## PROVIDED ENTRIES
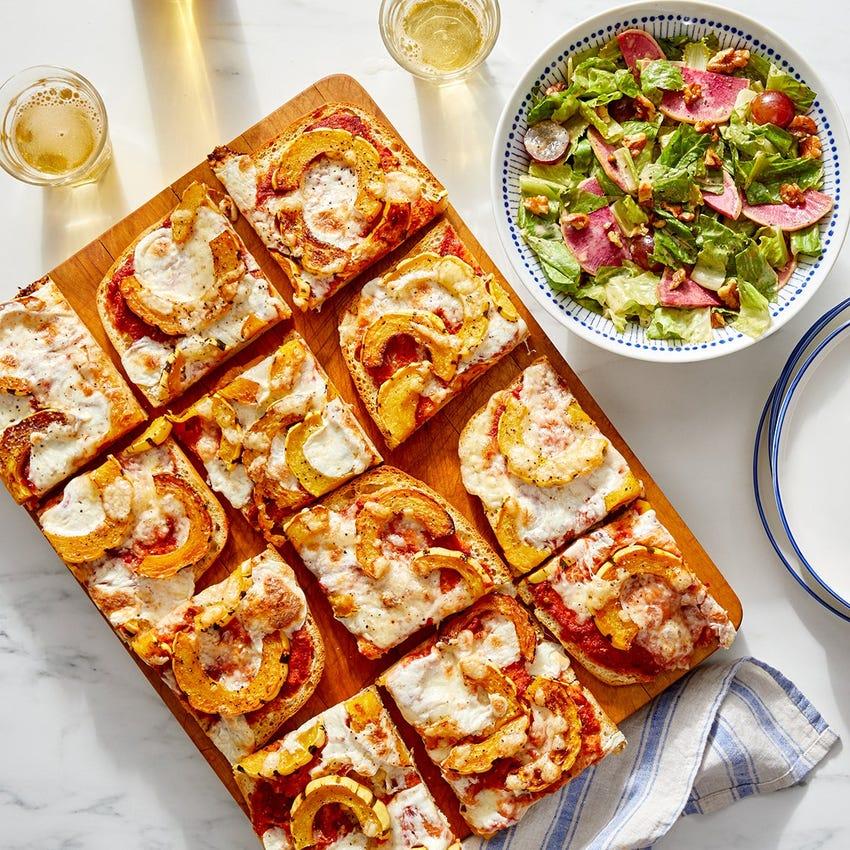 Fontina & Delicata Focaccia Pizza with Watermelon Radish, Grape & Walnut Salad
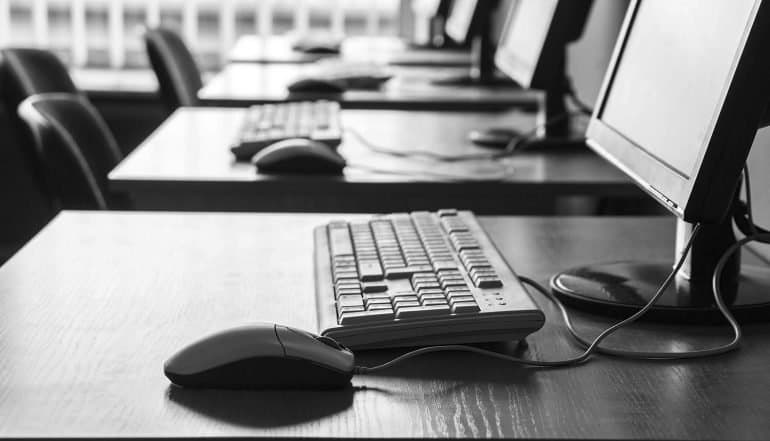 Computers in black and white showing that universities are still very vulnerable to cyber attacks
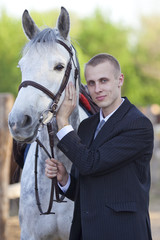 groom with grey horse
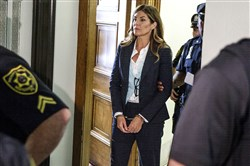 Former state Attorney General Kathleen Kane leaves court in handcuffs after her sentencing at the Montgomery County Courthouse in Norristown, Pa., on Monday, Oct. 24, 2016.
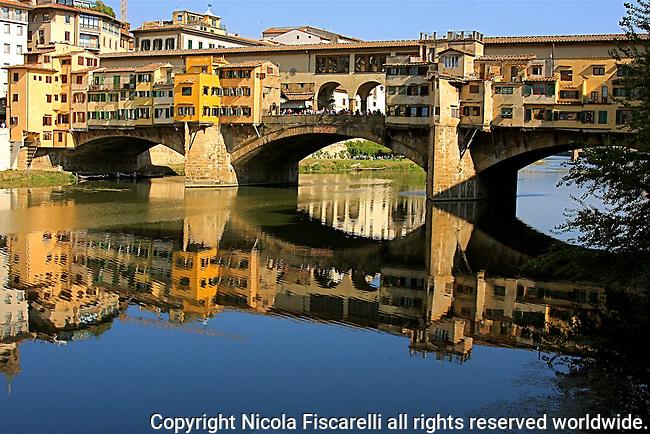 The beautiful mirror reflection of the Florentine bridge , thePonte Vecchio (Old Bridge), in the  river Arno .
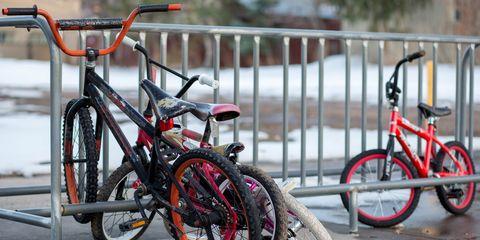 Kids bikes parked in a bike rack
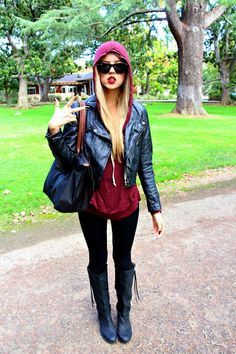 leather jacket and hoodie layered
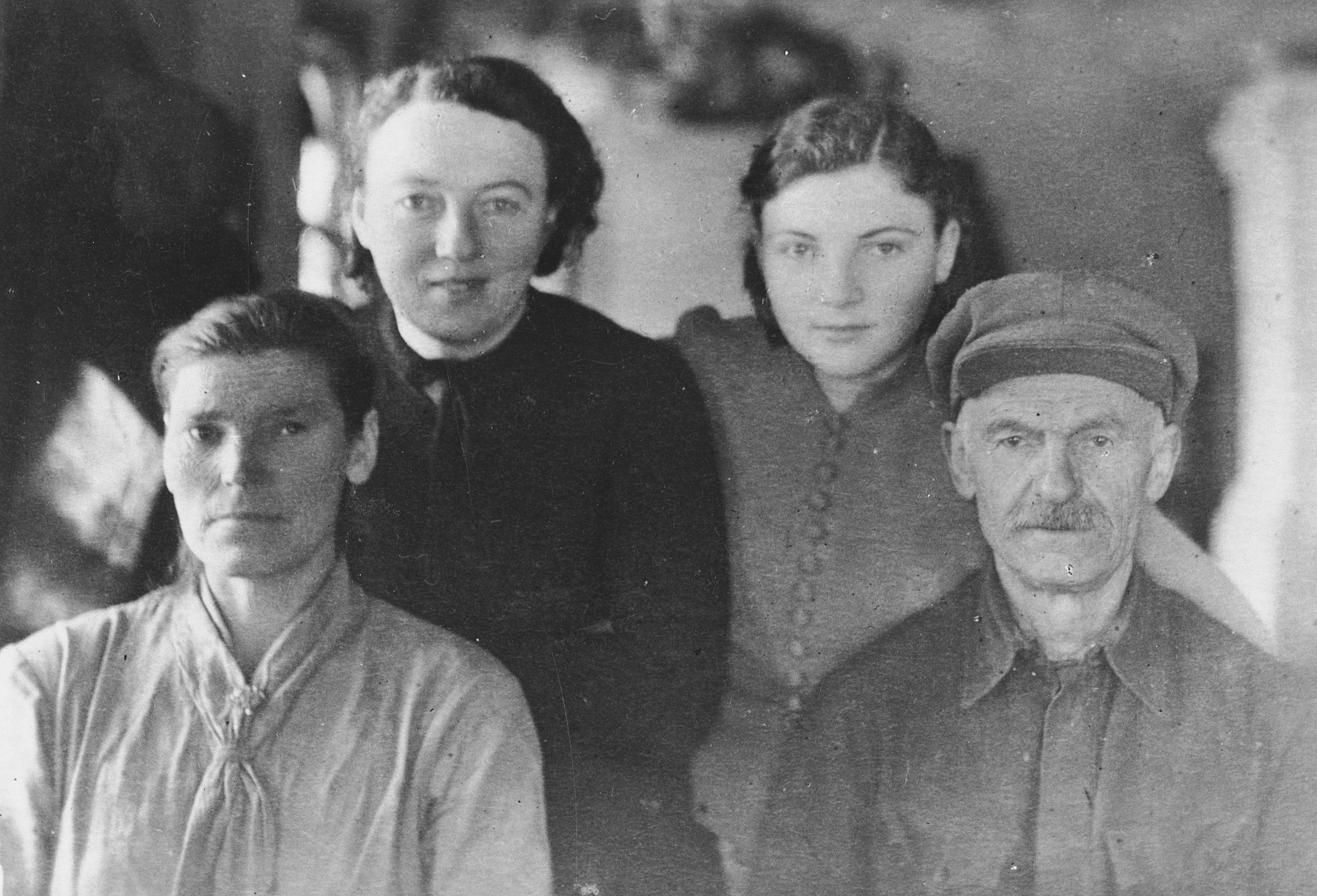 Genia and Helena Storch pose with the Russian couple with whom they lived while in exile in Zhuravlovka.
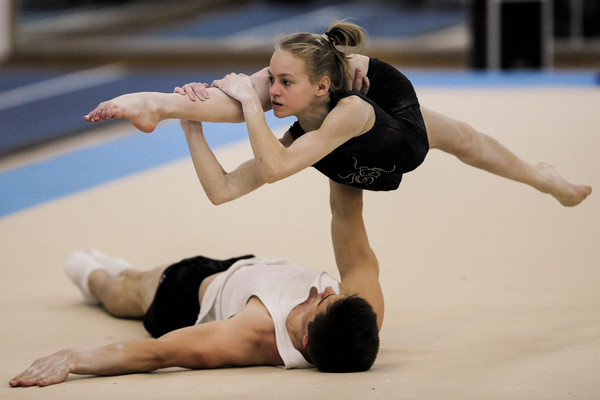 Dominic Smith and Alice Upcott acrobatic gymnasts in competition training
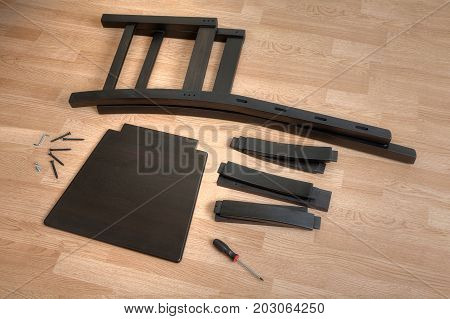 Assembling furniture at home parts of a wooden chair lie on the floor prepared for assembly.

## WORK ITEM
Could you reproduce every record above exactly, leaving out any pictures?

## ANSWER TO THIS TASK
 Fontina & Delicata Focaccia Pizza with Watermelon Radish, Grape & Walnut Salad
 Computers in black and white showing that universities are still very vulnerable to cyber attacks
 groom with grey horse
 Former state Attorney General Kathleen Kane leaves court in handcuffs after her sentencing at the Montgomery County Courthouse in Norristown, Pa., on Monday, Oct. 24, 2016.
 The beautiful mirror reflection of the Florentine bridge , thePonte Vecchio (Old Bridge), in the  river Arno .
 Kids bikes parked in a bike rack
 leather jacket and hoodie layered
 Genia and Helena Storch pose with the Russian couple with whom they lived while in exile in Zhuravlovka.
 Dominic Smith and Alice Upcott acrobatic gymnasts in competition training
 Assembling furniture at home parts of a wooden chair lie on the floor prepared for assembly.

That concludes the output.